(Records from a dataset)
********************

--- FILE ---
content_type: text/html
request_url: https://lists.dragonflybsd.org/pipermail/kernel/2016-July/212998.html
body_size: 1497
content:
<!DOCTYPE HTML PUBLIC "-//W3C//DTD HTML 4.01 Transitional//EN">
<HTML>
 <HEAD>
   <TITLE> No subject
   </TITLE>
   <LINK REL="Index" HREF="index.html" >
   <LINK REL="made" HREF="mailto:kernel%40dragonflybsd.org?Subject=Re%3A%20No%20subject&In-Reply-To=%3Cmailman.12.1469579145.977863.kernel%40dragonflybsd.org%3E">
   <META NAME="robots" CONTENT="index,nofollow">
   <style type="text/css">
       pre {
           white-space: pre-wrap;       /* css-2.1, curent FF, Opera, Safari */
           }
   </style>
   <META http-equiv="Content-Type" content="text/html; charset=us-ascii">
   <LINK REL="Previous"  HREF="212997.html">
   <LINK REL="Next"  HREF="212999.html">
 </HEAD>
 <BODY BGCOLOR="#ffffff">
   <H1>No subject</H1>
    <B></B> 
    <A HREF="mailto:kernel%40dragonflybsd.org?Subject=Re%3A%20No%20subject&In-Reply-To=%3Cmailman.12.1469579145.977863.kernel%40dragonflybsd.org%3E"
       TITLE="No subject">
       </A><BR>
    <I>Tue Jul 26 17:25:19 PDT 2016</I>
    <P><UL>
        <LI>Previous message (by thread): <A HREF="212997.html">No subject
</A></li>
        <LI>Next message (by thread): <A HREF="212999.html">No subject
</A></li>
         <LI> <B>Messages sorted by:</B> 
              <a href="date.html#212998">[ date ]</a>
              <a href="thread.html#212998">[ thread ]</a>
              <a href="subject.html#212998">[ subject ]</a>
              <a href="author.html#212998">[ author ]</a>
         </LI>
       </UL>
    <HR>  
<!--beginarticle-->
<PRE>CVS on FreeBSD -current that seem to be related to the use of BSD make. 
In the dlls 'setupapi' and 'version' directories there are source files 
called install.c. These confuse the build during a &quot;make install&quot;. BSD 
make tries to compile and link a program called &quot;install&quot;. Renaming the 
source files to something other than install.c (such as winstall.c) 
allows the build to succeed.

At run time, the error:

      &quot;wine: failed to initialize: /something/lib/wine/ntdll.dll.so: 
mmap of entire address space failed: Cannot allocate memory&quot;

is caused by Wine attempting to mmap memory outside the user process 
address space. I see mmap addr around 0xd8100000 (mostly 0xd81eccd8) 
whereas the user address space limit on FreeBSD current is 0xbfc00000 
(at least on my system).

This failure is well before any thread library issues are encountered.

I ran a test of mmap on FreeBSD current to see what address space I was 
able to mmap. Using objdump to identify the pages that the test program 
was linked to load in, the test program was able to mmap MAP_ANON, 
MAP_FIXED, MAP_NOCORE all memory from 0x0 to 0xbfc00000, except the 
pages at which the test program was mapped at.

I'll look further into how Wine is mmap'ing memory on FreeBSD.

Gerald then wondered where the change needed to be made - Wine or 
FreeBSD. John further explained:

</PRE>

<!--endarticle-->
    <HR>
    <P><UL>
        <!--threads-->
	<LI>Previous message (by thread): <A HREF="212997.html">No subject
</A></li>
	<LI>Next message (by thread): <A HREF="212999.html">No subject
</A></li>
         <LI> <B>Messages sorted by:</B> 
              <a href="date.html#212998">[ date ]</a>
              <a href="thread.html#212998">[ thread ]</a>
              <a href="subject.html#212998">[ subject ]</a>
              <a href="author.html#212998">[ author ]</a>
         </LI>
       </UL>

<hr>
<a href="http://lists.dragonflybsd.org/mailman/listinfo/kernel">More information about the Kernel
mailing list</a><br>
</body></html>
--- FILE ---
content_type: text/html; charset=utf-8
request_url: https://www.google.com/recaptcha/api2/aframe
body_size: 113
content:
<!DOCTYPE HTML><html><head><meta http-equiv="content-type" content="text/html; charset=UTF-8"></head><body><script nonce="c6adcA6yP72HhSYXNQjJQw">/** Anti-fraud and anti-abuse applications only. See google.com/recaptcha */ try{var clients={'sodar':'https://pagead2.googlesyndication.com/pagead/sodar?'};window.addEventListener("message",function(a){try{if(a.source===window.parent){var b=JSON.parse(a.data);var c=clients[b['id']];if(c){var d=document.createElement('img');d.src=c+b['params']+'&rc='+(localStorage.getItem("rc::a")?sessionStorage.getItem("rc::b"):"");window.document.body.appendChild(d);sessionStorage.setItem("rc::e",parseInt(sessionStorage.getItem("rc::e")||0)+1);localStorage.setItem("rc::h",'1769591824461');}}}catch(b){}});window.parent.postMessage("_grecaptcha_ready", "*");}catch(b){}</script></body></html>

********************

Exercise brief
Transcribe the records in full, word for word.

Output of the task
--- FILE ---
content_type: text/html
request_url: https://lists.dragonflybsd.org/pipermail/kernel/2016-July/212998.html
body_size: 1497
content:
<!DOCTYPE HTML PUBLIC "-//W3C//DTD HTML 4.01 Transitional//EN">
<HTML>
 <HEAD>
   <TITLE> No subject
   </TITLE>
   <LINK REL="Index" HREF="index.html" >
   <LINK REL="made" HREF="mailto:kernel%40dragonflybsd.org?Subject=Re%3A%20No%20subject&In-Reply-To=%3Cmailman.12.1469579145.977863.kernel%40dragonflybsd.org%3E">
   <META NAME="robots" CONTENT="index,nofollow">
   <style type="text/css">
       pre {
           white-space: pre-wrap;       /* css-2.1, curent FF, Opera, Safari */
           }
   </style>
   <META http-equiv="Content-Type" content="text/html; charset=us-ascii">
   <LINK REL="Previous"  HREF="212997.html">
   <LINK REL="Next"  HREF="212999.html">
 </HEAD>
 <BODY BGCOLOR="#ffffff">
   <H1>No subject</H1>
    <B></B> 
    <A HREF="mailto:kernel%40dragonflybsd.org?Subject=Re%3A%20No%20subject&In-Reply-To=%3Cmailman.12.1469579145.977863.kernel%40dragonflybsd.org%3E"
       TITLE="No subject">
       </A><BR>
    <I>Tue Jul 26 17:25:19 PDT 2016</I>
    <P><UL>
        <LI>Previous message (by thread): <A HREF="212997.html">No subject
</A></li>
        <LI>Next message (by thread): <A HREF="212999.html">No subject
</A></li>
         <LI> <B>Messages sorted by:</B> 
              <a href="date.html#212998">[ date ]</a>
              <a href="thread.html#212998">[ thread ]</a>
              <a href="subject.html#212998">[ subject ]</a>
              <a href="author.html#212998">[ author ]</a>
         </LI>
       </UL>
    <HR>  
<!--beginarticle-->
<PRE>CVS on FreeBSD -current that seem to be related to the use of BSD make. 
In the dlls 'setupapi' and 'version' directories there are source files 
called install.c. These confuse the build during a &quot;make install&quot;. BSD 
make tries to compile and link a program called &quot;install&quot;. Renaming the 
source files to something other than install.c (such as winstall.c) 
allows the build to succeed.

At run time, the error:

      &quot;wine: failed to initialize: /something/lib/wine/ntdll.dll.so: 
mmap of entire address space failed: Cannot allocate memory&quot;

is caused by Wine attempting to mmap memory outside the user process 
address space. I see mmap addr around 0xd8100000 (mostly 0xd81eccd8) 
whereas the user address space limit on FreeBSD current is 0xbfc00000 
(at least on my system).

This failure is well before any thread library issues are encountered.

I ran a test of mmap on FreeBSD current to see what address space I was 
able to mmap. Using objdump to identify the pages that the test program 
was linked to load in, the test program was able to mmap MAP_ANON, 
MAP_FIXED, MAP_NOCORE all memory from 0x0 to 0xbfc00000, except the 
pages at which the test program was mapped at.

I'll look further into how Wine is mmap'ing memory on FreeBSD.

Gerald then wondered where the change needed to be made - Wine or 
FreeBSD. John further explained:

</PRE>

<!--endarticle-->
    <HR>
    <P><UL>
        <!--threads-->
	<LI>Previous message (by thread): <A HREF="212997.html">No subject
</A></li>
	<LI>Next message (by thread): <A HREF="212999.html">No subject
</A></li>
         <LI> <B>Messages sorted by:</B> 
              <a href="date.html#212998">[ date ]</a>
              <a href="thread.html#212998">[ thread ]</a>
              <a href="subject.html#212998">[ subject ]</a>
              <a href="author.html#212998">[ author ]</a>
         </LI>
       </UL>

<hr>
<a href="http://lists.dragonflybsd.org/mailman/listinfo/kernel">More information about the Kernel
mailing list</a><br>
</body></html>
--- FILE ---
content_type: text/html; charset=utf-8
request_url: https://www.google.com/recaptcha/api2/aframe
body_size: 113
content:
<!DOCTYPE HTML><html><head><meta http-equiv="content-type" content="text/html; charset=UTF-8"></head><body><script nonce="c6adcA6yP72HhSYXNQjJQw">/** Anti-fraud and anti-abuse applications only. See google.com/recaptcha */ try{var clients={'sodar':'https://pagead2.googlesyndication.com/pagead/sodar?'};window.addEventListener("message",function(a){try{if(a.source===window.parent){var b=JSON.parse(a.data);var c=clients[b['id']];if(c){var d=document.createElement('img');d.src=c+b['params']+'&rc='+(localStorage.getItem("rc::a")?sessionStorage.getItem("rc::b"):"");window.document.body.appendChild(d);sessionStorage.setItem("rc::e",parseInt(sessionStorage.getItem("rc::e")||0)+1);localStorage.setItem("rc::h",'1769591824461');}}}catch(b){}});window.parent.postMessage("_grecaptcha_ready", "*");}catch(b){}</script></body></html>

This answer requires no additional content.